DIRECTIONS »
Print the lines below exactly as they appear, from the line containing "Pompa apa PQ-528" to the line containing "Baby zwembad aquababes", and nothing else.

EXERCISE MATERIALS »

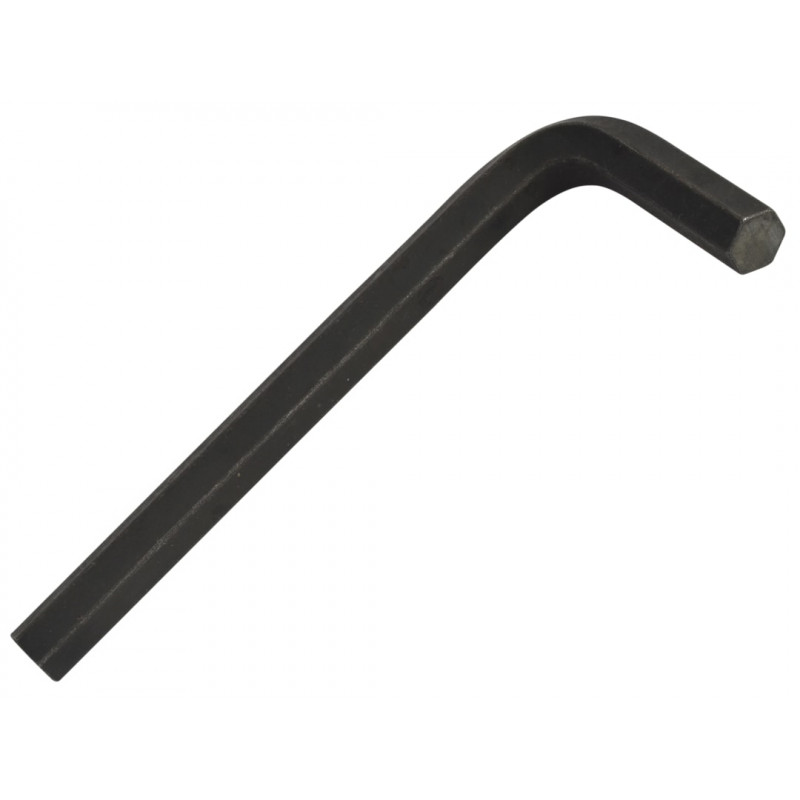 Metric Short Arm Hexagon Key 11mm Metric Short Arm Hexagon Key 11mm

...

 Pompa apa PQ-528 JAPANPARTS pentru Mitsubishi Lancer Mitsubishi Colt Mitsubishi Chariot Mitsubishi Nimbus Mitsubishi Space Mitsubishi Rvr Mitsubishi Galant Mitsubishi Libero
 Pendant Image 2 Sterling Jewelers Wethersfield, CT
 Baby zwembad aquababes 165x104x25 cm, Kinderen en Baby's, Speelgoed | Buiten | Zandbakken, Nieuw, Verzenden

--

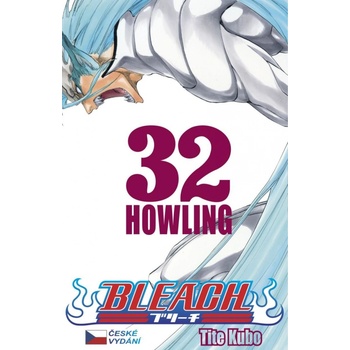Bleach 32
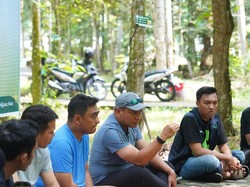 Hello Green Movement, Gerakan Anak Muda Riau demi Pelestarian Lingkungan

RESULT OF THE TASK »
 Pompa apa PQ-528 JAPANPARTS pentru Mitsubishi Lancer Mitsubishi Colt Mitsubishi Chariot Mitsubishi Nimbus Mitsubishi Space Mitsubishi Rvr Mitsubishi Galant Mitsubishi Libero
 Pendant Image 2 Sterling Jewelers Wethersfield, CT
 Baby zwembad aquababes 165x104x25 cm, Kinderen en Baby's, Speelgoed | Buiten | Zandbakken, Nieuw, Verzenden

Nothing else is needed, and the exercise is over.